[SHORT EXERCISE] Copy all of the data below word for word, omitting the pictures.

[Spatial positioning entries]

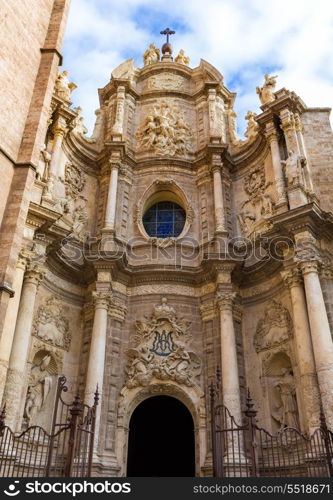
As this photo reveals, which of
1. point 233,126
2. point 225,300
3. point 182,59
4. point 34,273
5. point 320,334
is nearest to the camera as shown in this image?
point 320,334

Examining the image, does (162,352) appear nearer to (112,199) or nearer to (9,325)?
(9,325)

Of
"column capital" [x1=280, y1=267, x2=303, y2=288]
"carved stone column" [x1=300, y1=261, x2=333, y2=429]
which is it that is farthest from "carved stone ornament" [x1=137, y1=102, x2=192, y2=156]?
"carved stone column" [x1=300, y1=261, x2=333, y2=429]

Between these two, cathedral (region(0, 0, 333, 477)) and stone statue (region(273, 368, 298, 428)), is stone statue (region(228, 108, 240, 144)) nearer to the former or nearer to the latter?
cathedral (region(0, 0, 333, 477))

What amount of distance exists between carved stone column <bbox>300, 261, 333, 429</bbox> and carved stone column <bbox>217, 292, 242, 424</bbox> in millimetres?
2322

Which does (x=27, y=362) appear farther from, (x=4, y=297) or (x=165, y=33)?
(x=165, y=33)

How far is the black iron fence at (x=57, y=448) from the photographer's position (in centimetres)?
773

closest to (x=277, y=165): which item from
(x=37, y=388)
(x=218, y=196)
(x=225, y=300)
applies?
(x=218, y=196)

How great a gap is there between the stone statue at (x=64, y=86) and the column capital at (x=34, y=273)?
6.02m

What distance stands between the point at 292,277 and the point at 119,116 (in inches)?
347

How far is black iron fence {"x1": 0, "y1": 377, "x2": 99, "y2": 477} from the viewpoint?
25.4ft

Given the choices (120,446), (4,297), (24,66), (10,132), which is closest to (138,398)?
(120,446)

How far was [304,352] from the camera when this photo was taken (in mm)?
11328

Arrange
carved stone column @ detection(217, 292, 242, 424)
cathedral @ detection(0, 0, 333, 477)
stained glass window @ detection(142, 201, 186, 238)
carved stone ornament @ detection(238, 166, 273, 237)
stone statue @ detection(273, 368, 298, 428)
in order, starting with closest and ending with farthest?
1. cathedral @ detection(0, 0, 333, 477)
2. stone statue @ detection(273, 368, 298, 428)
3. carved stone column @ detection(217, 292, 242, 424)
4. carved stone ornament @ detection(238, 166, 273, 237)
5. stained glass window @ detection(142, 201, 186, 238)

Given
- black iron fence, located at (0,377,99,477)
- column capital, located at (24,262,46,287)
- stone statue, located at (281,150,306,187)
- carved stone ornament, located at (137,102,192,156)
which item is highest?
carved stone ornament, located at (137,102,192,156)
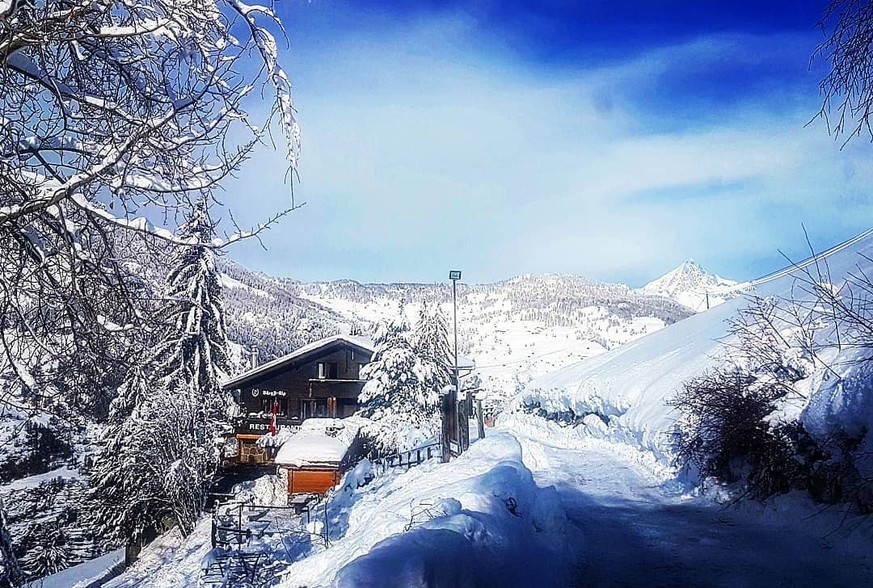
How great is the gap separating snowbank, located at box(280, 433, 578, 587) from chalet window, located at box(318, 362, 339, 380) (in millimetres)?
26742

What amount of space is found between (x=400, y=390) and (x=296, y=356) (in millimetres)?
8456

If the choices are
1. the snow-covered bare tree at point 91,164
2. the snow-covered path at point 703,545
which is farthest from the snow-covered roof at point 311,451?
the snow-covered bare tree at point 91,164

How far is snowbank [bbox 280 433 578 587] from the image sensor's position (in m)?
3.66

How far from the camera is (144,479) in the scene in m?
21.9

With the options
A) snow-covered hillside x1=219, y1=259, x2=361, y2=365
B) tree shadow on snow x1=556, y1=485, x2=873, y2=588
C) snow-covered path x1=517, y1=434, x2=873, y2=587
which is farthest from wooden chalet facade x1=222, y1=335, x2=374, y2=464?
tree shadow on snow x1=556, y1=485, x2=873, y2=588

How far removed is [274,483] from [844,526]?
21441 millimetres

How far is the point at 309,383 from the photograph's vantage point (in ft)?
123

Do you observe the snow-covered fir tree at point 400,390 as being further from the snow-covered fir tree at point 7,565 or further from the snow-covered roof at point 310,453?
the snow-covered fir tree at point 7,565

[FULL RESPONSE]
As this photo reveals, which of
1. point 233,126
2. point 225,300
3. point 182,59
4. point 34,273
5. point 320,334
is nearest to the camera as shown in this image?
point 320,334

Examining the image, does (162,352) appear nearer to (112,199) or nearer to (9,325)?
(9,325)

Of
"column capital" [x1=280, y1=267, x2=303, y2=288]
"carved stone column" [x1=300, y1=261, x2=333, y2=429]
which is it that is farthest from "carved stone ornament" [x1=137, y1=102, x2=192, y2=156]?
"carved stone column" [x1=300, y1=261, x2=333, y2=429]

Between these two, cathedral (region(0, 0, 333, 477)) and stone statue (region(273, 368, 298, 428)), is stone statue (region(228, 108, 240, 144)) nearer to the former or nearer to the latter?
cathedral (region(0, 0, 333, 477))

What amount of distance exists between carved stone column <bbox>300, 261, 333, 429</bbox> and carved stone column <bbox>217, 292, 242, 424</bbox> in millimetres?
2322

Which does (x=27, y=362) appear farther from, (x=4, y=297) or (x=165, y=33)?
(x=165, y=33)

How far is the black iron fence at (x=57, y=448) from the photographer's position (in centimetres)?
773

closest to (x=277, y=165): which item from
(x=37, y=388)
(x=218, y=196)
(x=225, y=300)
applies?
(x=218, y=196)

How great a gap is there between the stone statue at (x=64, y=86) and the column capital at (x=34, y=273)?
6.02m

What distance stands between the point at 292,277 and the point at 119,116 (in inches)?
347

How far is black iron fence {"x1": 0, "y1": 377, "x2": 99, "y2": 477} from the viewpoint?
25.4ft

Given the choices (120,446), (4,297), (24,66), (10,132), which is closest to (138,398)?
(120,446)

How far was [304,352] from the camera when this photo was taken (in mm)?
11328

Arrange
carved stone column @ detection(217, 292, 242, 424)
cathedral @ detection(0, 0, 333, 477)
stained glass window @ detection(142, 201, 186, 238)
carved stone ornament @ detection(238, 166, 273, 237)
stone statue @ detection(273, 368, 298, 428)
in order, starting with closest and ending with farthest?
1. cathedral @ detection(0, 0, 333, 477)
2. stone statue @ detection(273, 368, 298, 428)
3. carved stone column @ detection(217, 292, 242, 424)
4. carved stone ornament @ detection(238, 166, 273, 237)
5. stained glass window @ detection(142, 201, 186, 238)

Given
- black iron fence, located at (0,377,99,477)
- column capital, located at (24,262,46,287)
- stone statue, located at (281,150,306,187)
- carved stone ornament, located at (137,102,192,156)
which item is highest?
carved stone ornament, located at (137,102,192,156)
How great is the gap separating snowbank, located at box(280, 433, 578, 587) from chalet window, located at box(318, 362, 339, 380) (in millimetres)?
26742

What amount of space is found between (x=400, y=390) and (x=296, y=356) (in millimetres)?
8456

If the choices are
1. the snow-covered bare tree at point 91,164
2. the snow-covered path at point 703,545
which is farthest from the snow-covered roof at point 311,451?
the snow-covered bare tree at point 91,164

How far is snowbank [bbox 280 433 578 587] from the image sensor's position (in m)?
3.66

How far from the camera is (144,479) in the scene in m?
21.9

With the options
A) snow-covered hillside x1=219, y1=259, x2=361, y2=365
B) tree shadow on snow x1=556, y1=485, x2=873, y2=588
C) snow-covered path x1=517, y1=434, x2=873, y2=587
which is farthest from wooden chalet facade x1=222, y1=335, x2=374, y2=464?
tree shadow on snow x1=556, y1=485, x2=873, y2=588

How far removed is [274,483] from [844,526]?
21441 millimetres

How far is the point at 309,383 from the photograph's vantage point (in ft)?
123

Do you observe the snow-covered fir tree at point 400,390 as being further from the snow-covered fir tree at point 7,565 or further from the snow-covered roof at point 310,453?
the snow-covered fir tree at point 7,565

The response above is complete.